▶ REQUESTS:
A – In the World Race blog post, rewrite the section from "Weekdays were busy" through "to get done.", renaming "resin group" as "lab team".
B – According to the World Race blog post, why did the writer love watching the sister compete? Answer in one to three sentences.
C – Please pick up the World Race blog post after its final sentence and keep writing.

───── GIVEN TEXT ─────

T-24 days until I leave for launch of The World Race!!

It’s crazy to think 8 months ago I was graduating from North Dakota State University (who won their FOURTH (no big deal) National Football Championship in Frisco that I was so lucky to witness!!), my brother got married to his beautiful wife and I started working in the Valspar resin lab. It all feels like yesterday; I remember cleaning my apartment as I got ready to leave Fargo after commencement, I remember all the details leading up to the party of the century (the Boespflug-Krenz Wedding) and remember dancing the night away thinking it ended way too soon (because it totally did!) Even after all of that excitement, nothing seemed to slow down. My rockstar sister had an amazing Senior year with hockey where they made their way to the section finals, and track, where she made it to state! I loved watching her do something she loved so much and something she was amazing at! All of a sudden it was her graduation, then summer.

Weekdays were busy working with the resin group, and weekends always seemed to have something going on. I had a great summer with friends and family, and like most summers it has gone way to fast. All of a sudden I blinked and I leave in less than a month. How can that even be possible?!

This month is filled with so many emotions as I try to wrap up all the things I need to get done.

Bittersweet: Finishing up the 8 month stint I had working at Valspar. This is my 5th year working at Valspar and I am going to miss all the great people I work with! (This includes you D.N!)

───── SUPPLIED ENTRIES ─────

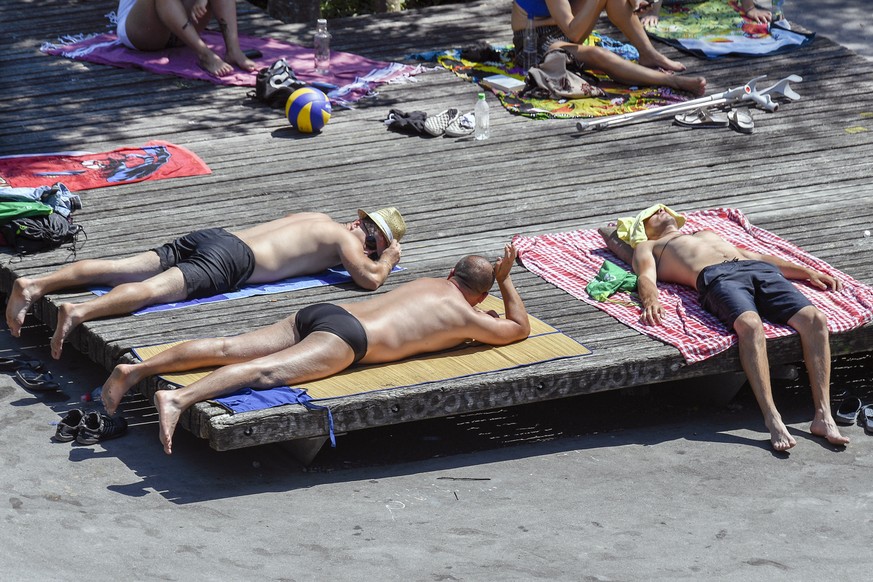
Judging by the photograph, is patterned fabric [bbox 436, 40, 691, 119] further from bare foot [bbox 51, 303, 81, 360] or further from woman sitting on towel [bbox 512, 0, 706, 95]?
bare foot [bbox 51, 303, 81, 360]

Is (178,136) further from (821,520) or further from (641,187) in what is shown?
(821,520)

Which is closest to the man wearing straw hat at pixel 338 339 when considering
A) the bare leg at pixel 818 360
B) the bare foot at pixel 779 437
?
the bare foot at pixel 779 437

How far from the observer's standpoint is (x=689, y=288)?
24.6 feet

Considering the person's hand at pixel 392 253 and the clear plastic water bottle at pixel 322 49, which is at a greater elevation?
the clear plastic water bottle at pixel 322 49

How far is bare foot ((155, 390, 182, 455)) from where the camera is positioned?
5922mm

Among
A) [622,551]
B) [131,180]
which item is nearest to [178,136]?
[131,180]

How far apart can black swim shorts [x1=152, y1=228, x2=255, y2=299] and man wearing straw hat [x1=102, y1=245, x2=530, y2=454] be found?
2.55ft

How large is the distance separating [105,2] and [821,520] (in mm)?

─────

▶ PER-TASK OUTPUTS:
A –
Weekdays were busy working with the lab team, and weekends always seemed to have something going on. I had a great summer with friends and family, and like most summers it has gone way to fast. All of a sudden I blinked and I leave in less than a month. How can that even be possible?!

This month is filled with so many emotions as I try to wrap up all the things I need to get done.

B – The writer loved it because the sister was doing something she loved so much and was amazing at. Her senior year included a run to the hockey section finals and a trip to state in track.

C –
Sad: I had to say goodbye to my brother and his wife a couple weeks ago. This was super hard knowing I won’t be able to see them for a year! Saying goodbye to them made me realize how much harder to leave it’s going to be than I thought it would. But as I tell myself, the year will go so fast. I mean just think how fast this year has already gone…it’s almost time for schools to start again…

Overwhelmed: You know when you are going on a week trip and you have so much stuff you pack like 3 outfits for each day?! Well I don’t have that luxury, heck I don’t even have the luxury of 1 outfit a month. What clothes do I need? What ones will I want? How do I fit everything I need into a backpack?! And I still need to make REI and Target runs to complete my ever-changing packing list. Then I realize I can buy everything I am going to need overseas and that God will provide me with what I really NEED, everything else is just extra stuff.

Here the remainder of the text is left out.